» **What needs to be done**
Repeat verbatim the part of the records that begins with the line containing "What quantity of" and ends with the line containing "0.75 metres", including both of those lines.

» **Provided entries**
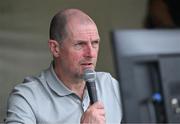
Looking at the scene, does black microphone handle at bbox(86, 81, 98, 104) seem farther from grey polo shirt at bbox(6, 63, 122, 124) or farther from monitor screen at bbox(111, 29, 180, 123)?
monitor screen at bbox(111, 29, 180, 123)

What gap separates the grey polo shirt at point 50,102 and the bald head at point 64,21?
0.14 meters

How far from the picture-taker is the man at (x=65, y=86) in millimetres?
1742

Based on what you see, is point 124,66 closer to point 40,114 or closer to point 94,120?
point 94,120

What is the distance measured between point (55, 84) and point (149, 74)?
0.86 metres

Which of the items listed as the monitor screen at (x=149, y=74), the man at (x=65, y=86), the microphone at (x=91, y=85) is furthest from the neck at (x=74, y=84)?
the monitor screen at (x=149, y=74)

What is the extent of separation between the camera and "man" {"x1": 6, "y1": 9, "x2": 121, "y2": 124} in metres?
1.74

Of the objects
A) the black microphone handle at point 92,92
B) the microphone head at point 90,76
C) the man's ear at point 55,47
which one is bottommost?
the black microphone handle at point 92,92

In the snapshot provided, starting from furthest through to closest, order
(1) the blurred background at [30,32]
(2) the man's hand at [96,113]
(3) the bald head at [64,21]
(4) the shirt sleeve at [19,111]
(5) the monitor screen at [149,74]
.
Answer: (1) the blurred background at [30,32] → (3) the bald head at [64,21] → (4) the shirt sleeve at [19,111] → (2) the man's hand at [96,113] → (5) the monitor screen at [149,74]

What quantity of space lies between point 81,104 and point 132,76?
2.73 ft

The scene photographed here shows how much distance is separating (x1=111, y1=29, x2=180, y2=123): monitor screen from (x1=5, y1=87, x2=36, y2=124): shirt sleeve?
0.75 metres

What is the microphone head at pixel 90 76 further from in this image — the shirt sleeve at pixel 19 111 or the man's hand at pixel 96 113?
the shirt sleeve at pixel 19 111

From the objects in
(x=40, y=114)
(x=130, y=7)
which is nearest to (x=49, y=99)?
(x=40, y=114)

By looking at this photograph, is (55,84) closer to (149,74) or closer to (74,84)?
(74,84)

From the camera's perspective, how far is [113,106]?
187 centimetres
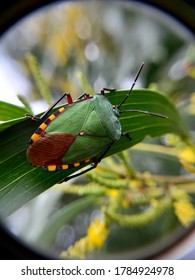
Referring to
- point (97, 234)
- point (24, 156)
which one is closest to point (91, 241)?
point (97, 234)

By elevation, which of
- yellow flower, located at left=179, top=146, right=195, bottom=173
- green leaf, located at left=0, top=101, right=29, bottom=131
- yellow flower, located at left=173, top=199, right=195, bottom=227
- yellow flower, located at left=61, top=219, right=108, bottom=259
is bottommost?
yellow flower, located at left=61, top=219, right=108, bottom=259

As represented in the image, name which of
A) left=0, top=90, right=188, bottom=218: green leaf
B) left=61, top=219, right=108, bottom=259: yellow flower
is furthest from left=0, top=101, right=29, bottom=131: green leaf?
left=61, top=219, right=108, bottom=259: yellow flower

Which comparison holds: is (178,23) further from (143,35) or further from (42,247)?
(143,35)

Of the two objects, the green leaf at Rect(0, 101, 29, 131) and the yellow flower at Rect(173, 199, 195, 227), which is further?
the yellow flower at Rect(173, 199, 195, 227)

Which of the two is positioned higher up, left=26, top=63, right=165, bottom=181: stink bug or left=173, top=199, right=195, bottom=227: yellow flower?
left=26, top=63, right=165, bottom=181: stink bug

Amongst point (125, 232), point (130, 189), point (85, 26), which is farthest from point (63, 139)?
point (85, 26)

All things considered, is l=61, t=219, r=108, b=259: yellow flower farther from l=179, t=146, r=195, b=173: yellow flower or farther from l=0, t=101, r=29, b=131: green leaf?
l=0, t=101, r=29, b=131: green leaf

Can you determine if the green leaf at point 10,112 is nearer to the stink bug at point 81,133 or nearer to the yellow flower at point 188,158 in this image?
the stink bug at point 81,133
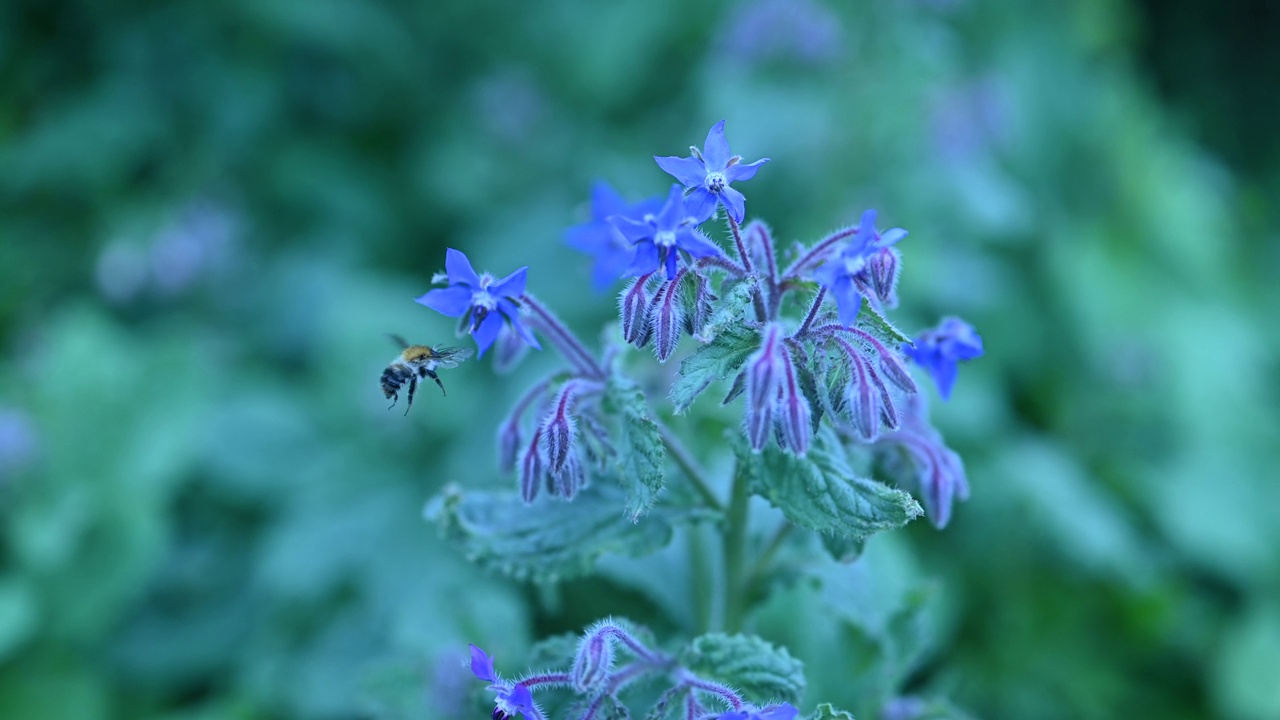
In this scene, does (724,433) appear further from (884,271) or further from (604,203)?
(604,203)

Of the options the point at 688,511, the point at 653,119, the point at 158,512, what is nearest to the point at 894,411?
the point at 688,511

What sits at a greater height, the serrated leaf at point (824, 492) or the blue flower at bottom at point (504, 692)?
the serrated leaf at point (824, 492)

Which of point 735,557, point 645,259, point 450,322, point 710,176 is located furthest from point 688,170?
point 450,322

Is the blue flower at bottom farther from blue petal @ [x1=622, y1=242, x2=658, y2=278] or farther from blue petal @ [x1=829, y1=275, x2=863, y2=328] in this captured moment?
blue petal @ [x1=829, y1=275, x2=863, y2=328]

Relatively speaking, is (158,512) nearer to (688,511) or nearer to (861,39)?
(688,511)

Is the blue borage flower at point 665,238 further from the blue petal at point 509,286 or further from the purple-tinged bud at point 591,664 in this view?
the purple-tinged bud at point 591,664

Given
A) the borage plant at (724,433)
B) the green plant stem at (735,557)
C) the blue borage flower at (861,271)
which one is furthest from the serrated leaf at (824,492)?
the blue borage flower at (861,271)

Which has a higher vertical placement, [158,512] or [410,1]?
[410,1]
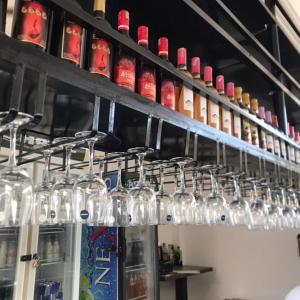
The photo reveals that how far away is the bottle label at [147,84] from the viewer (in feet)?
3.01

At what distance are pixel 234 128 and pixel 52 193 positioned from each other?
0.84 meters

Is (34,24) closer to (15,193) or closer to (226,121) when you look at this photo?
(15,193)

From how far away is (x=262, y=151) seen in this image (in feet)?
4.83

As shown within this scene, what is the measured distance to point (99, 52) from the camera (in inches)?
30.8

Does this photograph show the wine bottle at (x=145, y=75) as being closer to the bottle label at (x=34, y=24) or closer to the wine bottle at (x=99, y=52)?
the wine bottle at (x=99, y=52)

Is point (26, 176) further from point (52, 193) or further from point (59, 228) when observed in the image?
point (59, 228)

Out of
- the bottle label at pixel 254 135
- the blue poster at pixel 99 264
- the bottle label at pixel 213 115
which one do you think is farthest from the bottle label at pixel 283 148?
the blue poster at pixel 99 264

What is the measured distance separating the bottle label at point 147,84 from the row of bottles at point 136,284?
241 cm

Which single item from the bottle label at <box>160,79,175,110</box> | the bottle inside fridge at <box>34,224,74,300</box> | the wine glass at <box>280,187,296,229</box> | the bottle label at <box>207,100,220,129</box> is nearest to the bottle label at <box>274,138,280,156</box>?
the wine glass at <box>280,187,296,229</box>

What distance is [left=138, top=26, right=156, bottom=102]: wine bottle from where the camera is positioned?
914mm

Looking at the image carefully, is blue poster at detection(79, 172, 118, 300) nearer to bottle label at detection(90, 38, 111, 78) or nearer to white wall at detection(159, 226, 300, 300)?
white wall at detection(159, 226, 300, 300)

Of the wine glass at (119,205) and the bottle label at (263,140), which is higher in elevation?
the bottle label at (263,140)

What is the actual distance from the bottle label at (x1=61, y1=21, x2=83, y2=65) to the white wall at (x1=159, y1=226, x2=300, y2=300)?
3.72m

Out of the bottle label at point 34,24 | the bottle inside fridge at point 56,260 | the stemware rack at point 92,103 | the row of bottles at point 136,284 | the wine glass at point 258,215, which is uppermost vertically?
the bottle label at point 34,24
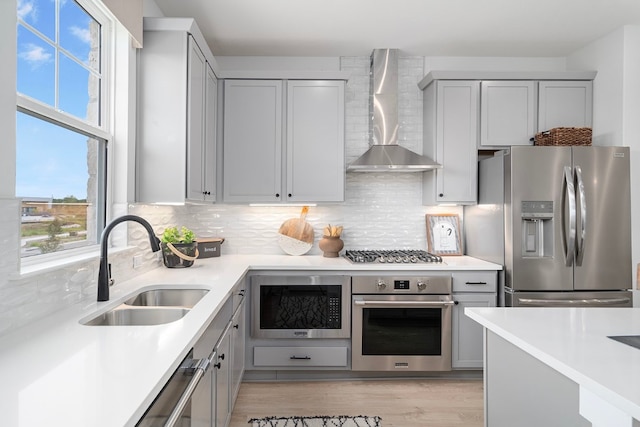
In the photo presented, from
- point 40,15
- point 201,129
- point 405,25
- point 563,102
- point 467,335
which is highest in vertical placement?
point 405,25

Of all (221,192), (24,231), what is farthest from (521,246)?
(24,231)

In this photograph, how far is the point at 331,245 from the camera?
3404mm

--

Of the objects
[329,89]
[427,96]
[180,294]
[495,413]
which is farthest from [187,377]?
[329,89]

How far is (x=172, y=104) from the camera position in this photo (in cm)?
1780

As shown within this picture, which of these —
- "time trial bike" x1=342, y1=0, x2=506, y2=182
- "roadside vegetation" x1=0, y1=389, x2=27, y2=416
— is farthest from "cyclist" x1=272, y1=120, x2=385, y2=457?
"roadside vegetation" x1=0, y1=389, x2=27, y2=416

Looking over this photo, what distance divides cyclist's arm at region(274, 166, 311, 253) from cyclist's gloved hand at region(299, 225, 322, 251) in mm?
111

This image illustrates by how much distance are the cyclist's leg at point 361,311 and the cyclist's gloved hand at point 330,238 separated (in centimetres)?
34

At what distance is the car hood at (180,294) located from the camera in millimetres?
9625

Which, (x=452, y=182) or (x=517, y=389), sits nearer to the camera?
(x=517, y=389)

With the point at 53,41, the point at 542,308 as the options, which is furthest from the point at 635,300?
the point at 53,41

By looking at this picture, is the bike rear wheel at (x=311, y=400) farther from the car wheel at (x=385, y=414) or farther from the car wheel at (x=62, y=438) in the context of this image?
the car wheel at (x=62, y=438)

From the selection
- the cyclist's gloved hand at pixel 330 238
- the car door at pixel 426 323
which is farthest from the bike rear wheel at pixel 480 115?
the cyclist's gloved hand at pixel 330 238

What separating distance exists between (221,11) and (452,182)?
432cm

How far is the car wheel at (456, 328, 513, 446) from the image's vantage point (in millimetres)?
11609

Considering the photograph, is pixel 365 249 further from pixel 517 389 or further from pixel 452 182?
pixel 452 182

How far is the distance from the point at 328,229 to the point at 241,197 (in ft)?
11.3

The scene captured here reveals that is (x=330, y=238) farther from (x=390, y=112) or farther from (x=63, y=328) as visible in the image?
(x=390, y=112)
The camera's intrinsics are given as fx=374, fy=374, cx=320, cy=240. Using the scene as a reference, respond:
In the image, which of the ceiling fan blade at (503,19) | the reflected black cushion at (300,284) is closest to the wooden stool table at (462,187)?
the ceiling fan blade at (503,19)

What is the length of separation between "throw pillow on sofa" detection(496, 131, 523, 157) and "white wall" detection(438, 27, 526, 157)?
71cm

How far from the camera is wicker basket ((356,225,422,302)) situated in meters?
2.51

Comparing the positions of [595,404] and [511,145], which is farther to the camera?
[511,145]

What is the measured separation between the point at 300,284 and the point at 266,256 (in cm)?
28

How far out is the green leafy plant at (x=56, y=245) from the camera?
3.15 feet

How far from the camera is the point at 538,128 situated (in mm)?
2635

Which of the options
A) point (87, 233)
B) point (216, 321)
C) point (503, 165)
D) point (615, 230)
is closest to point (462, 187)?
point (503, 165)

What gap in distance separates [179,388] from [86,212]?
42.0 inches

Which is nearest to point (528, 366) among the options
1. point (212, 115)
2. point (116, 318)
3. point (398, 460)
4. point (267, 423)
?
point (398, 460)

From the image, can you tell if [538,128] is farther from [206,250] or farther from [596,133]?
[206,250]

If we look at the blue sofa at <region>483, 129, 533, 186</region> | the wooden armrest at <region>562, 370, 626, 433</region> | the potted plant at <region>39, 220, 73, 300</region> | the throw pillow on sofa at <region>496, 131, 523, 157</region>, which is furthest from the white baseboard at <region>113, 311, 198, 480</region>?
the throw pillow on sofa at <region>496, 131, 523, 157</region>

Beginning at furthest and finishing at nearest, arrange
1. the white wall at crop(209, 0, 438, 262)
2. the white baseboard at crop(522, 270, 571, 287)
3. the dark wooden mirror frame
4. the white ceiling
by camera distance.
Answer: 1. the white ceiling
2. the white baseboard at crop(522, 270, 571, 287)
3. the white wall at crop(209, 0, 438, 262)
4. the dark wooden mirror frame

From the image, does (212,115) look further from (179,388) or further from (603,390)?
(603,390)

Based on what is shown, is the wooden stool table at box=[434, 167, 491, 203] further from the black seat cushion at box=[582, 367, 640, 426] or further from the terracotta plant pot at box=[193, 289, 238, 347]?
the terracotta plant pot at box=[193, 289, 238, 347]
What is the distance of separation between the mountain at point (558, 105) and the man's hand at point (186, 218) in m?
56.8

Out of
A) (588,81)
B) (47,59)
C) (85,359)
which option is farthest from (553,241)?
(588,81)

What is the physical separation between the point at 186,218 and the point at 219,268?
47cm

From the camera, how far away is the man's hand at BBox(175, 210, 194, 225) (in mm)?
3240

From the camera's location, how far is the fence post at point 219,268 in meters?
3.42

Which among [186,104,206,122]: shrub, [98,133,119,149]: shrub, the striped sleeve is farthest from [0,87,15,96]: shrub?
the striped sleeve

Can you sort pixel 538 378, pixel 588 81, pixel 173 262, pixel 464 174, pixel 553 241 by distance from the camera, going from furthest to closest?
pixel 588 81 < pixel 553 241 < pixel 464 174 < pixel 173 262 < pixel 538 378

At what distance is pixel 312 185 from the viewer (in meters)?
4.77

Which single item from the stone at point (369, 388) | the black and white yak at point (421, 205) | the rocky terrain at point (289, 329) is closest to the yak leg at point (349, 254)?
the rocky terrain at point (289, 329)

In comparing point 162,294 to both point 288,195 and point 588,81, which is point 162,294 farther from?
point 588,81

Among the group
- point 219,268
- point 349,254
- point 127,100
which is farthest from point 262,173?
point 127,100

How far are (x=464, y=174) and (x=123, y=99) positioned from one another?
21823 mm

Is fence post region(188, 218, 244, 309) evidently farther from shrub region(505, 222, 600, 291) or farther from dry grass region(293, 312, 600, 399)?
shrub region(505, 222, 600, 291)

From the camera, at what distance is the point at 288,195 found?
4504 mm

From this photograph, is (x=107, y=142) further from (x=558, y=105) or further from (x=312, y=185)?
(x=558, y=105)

» **Exercise output**
What quantity of space lies between point 81,104 and point 132,76?
2.73 ft

The scene photographed here shows how much distance is separating (x1=111, y1=29, x2=180, y2=123): monitor screen from (x1=5, y1=87, x2=36, y2=124): shirt sleeve?
0.75 metres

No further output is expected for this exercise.